● PROBLEM:
A precise copy of the data is required, with every picture left out.

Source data
--------
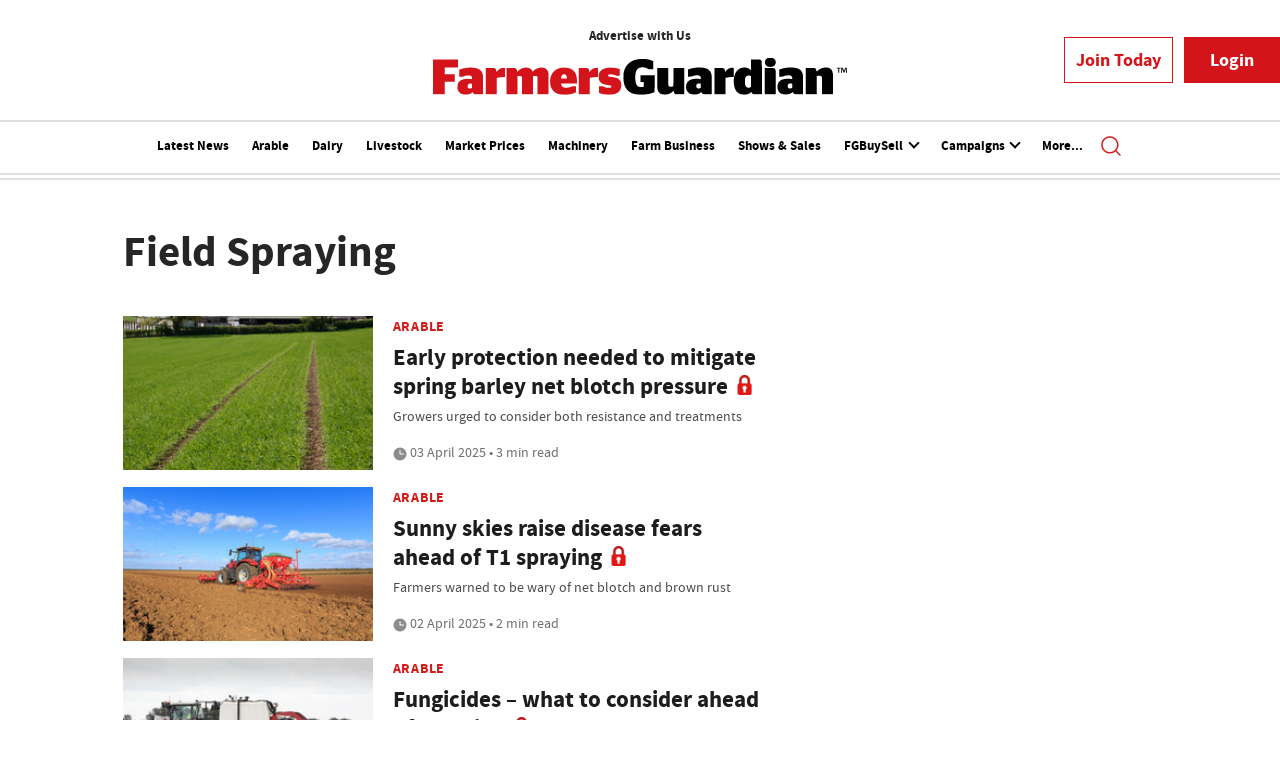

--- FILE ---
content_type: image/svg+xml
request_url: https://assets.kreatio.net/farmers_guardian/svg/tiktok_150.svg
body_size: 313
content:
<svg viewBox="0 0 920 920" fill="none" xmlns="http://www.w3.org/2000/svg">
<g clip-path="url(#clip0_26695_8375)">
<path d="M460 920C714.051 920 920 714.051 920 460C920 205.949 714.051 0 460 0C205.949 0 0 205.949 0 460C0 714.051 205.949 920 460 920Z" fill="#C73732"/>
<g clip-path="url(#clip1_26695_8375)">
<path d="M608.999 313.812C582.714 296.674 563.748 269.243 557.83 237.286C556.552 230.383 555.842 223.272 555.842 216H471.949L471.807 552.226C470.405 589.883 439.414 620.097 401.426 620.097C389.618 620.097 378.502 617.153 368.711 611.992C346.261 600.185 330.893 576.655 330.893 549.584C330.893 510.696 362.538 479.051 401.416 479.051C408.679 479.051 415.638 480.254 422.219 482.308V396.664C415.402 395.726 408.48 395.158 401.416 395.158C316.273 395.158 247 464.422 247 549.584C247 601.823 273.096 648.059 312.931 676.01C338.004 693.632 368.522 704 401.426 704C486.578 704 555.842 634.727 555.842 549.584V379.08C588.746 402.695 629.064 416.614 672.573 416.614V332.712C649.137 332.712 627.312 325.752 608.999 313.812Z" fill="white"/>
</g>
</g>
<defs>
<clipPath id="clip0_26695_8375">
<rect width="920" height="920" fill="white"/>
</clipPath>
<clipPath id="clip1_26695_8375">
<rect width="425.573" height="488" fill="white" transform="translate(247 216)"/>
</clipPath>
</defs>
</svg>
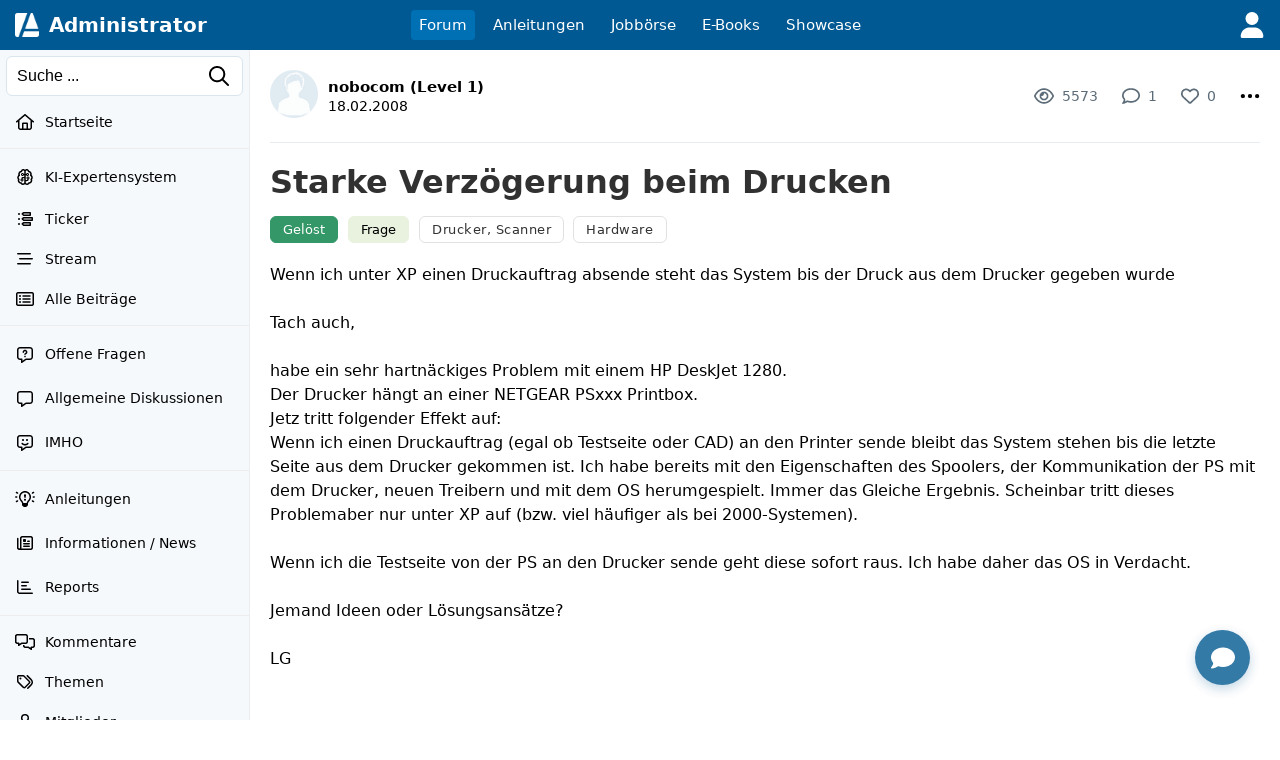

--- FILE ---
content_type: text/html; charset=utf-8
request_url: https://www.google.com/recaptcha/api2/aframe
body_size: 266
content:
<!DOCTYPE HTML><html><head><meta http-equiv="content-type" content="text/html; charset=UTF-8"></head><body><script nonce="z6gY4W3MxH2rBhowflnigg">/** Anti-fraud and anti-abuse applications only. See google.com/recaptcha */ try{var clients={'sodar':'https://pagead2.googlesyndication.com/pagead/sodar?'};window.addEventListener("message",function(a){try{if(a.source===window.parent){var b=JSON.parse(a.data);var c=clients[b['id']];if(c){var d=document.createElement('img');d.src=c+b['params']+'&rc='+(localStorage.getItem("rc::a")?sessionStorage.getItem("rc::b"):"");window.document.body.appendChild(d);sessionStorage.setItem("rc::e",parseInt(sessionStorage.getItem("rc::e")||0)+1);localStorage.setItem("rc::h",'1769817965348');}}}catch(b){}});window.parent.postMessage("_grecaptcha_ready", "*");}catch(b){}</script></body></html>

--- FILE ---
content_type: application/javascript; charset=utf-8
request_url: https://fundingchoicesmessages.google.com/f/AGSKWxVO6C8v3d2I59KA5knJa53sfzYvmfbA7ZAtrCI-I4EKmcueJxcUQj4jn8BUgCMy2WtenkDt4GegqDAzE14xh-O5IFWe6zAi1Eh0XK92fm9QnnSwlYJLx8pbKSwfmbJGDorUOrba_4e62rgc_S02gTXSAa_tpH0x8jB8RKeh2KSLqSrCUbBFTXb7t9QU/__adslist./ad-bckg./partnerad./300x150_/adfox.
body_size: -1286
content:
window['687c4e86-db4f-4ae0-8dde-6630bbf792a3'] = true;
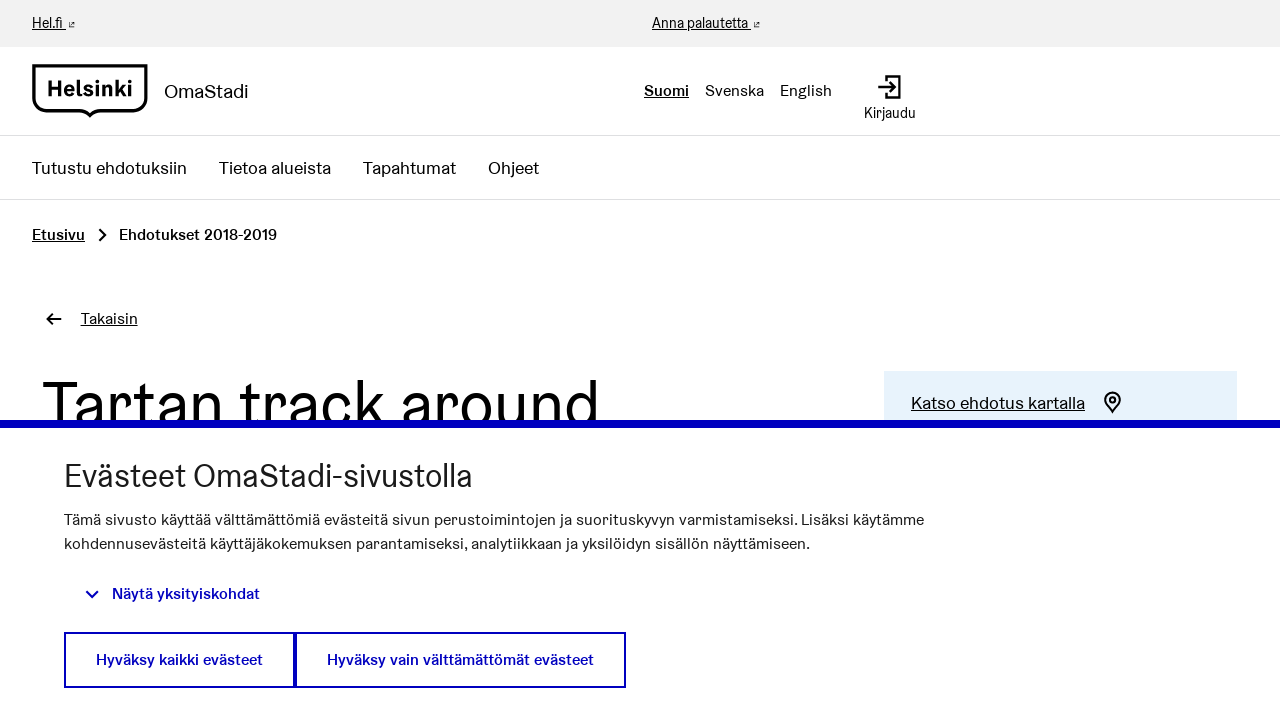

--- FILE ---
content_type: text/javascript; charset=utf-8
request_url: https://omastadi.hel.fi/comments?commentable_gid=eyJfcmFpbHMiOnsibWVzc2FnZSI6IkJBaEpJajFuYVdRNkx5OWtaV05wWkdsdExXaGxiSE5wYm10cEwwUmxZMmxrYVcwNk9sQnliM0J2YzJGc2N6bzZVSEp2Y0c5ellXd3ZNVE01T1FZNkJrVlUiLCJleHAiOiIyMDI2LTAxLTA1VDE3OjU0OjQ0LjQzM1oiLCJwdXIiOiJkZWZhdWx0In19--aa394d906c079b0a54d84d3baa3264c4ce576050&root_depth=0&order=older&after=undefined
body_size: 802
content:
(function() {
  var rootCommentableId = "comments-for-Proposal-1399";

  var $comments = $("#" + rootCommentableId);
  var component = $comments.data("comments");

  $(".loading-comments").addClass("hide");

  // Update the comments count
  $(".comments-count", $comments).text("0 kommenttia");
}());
--------
● RESULT BELOW:
--- FILE ---
content_type: image/svg+xml
request_url: https://assets.kreatio.net/farmers_guardian/svg/tiktok_150.svg
body_size: 313
content:
<svg viewBox="0 0 920 920" fill="none" xmlns="http://www.w3.org/2000/svg">
<g clip-path="url(#clip0_26695_8375)">
<path d="M460 920C714.051 920 920 714.051 920 460C920 205.949 714.051 0 460 0C205.949 0 0 205.949 0 460C0 714.051 205.949 920 460 920Z" fill="#C73732"/>
<g clip-path="url(#clip1_26695_8375)">
<path d="M608.999 313.812C582.714 296.674 563.748 269.243 557.83 237.286C556.552 230.383 555.842 223.272 555.842 216H471.949L471.807 552.226C470.405 589.883 439.414 620.097 401.426 620.097C389.618 620.097 378.502 617.153 368.711 611.992C346.261 600.185 330.893 576.655 330.893 549.584C330.893 510.696 362.538 479.051 401.416 479.051C408.679 479.051 415.638 480.254 422.219 482.308V396.664C415.402 395.726 408.48 395.158 401.416 395.158C316.273 395.158 247 464.422 247 549.584C247 601.823 273.096 648.059 312.931 676.01C338.004 693.632 368.522 704 401.426 704C486.578 704 555.842 634.727 555.842 549.584V379.08C588.746 402.695 629.064 416.614 672.573 416.614V332.712C649.137 332.712 627.312 325.752 608.999 313.812Z" fill="white"/>
</g>
</g>
<defs>
<clipPath id="clip0_26695_8375">
<rect width="920" height="920" fill="white"/>
</clipPath>
<clipPath id="clip1_26695_8375">
<rect width="425.573" height="488" fill="white" transform="translate(247 216)"/>
</clipPath>
</defs>
</svg>

--- FILE ---
content_type: text/html; charset=utf-8
request_url: https://www.google.com/recaptcha/api2/aframe
body_size: 266
content:
<!DOCTYPE HTML><html><head><meta http-equiv="content-type" content="text/html; charset=UTF-8"></head><body><script nonce="z6gY4W3MxH2rBhowflnigg">/** Anti-fraud and anti-abuse applications only. See google.com/recaptcha */ try{var clients={'sodar':'https://pagead2.googlesyndication.com/pagead/sodar?'};window.addEventListener("message",function(a){try{if(a.source===window.parent){var b=JSON.parse(a.data);var c=clients[b['id']];if(c){var d=document.createElement('img');d.src=c+b['params']+'&rc='+(localStorage.getItem("rc::a")?sessionStorage.getItem("rc::b"):"");window.document.body.appendChild(d);sessionStorage.setItem("rc::e",parseInt(sessionStorage.getItem("rc::e")||0)+1);localStorage.setItem("rc::h",'1769817965348');}}}catch(b){}});window.parent.postMessage("_grecaptcha_ready", "*");}catch(b){}</script></body></html>

--- FILE ---
content_type: application/javascript; charset=utf-8
request_url: https://fundingchoicesmessages.google.com/f/AGSKWxVO6C8v3d2I59KA5knJa53sfzYvmfbA7ZAtrCI-I4EKmcueJxcUQj4jn8BUgCMy2WtenkDt4GegqDAzE14xh-O5IFWe6zAi1Eh0XK92fm9QnnSwlYJLx8pbKSwfmbJGDorUOrba_4e62rgc_S02gTXSAa_tpH0x8jB8RKeh2KSLqSrCUbBFTXb7t9QU/__adslist./ad-bckg./partnerad./300x150_/adfox.
body_size: -1286
content:
window['687c4e86-db4f-4ae0-8dde-6630bbf792a3'] = true;

--- FILE ---
content_type: text/javascript; charset=utf-8
request_url: https://omastadi.hel.fi/comments?commentable_gid=eyJfcmFpbHMiOnsibWVzc2FnZSI6IkJBaEpJajFuYVdRNkx5OWtaV05wWkdsdExXaGxiSE5wYm10cEwwUmxZMmxrYVcwNk9sQnliM0J2YzJGc2N6bzZVSEp2Y0c5ellXd3ZNVE01T1FZNkJrVlUiLCJleHAiOiIyMDI2LTAxLTA1VDE3OjU0OjQ0LjQzM1oiLCJwdXIiOiJkZWZhdWx0In19--aa394d906c079b0a54d84d3baa3264c4ce576050&root_depth=0&order=older&after=undefined
body_size: 802
content:
(function() {
  var rootCommentableId = "comments-for-Proposal-1399";

  var $comments = $("#" + rootCommentableId);
  var component = $comments.data("comments");

  $(".loading-comments").addClass("hide");

  // Update the comments count
  $(".comments-count", $comments).text("0 kommenttia");
}());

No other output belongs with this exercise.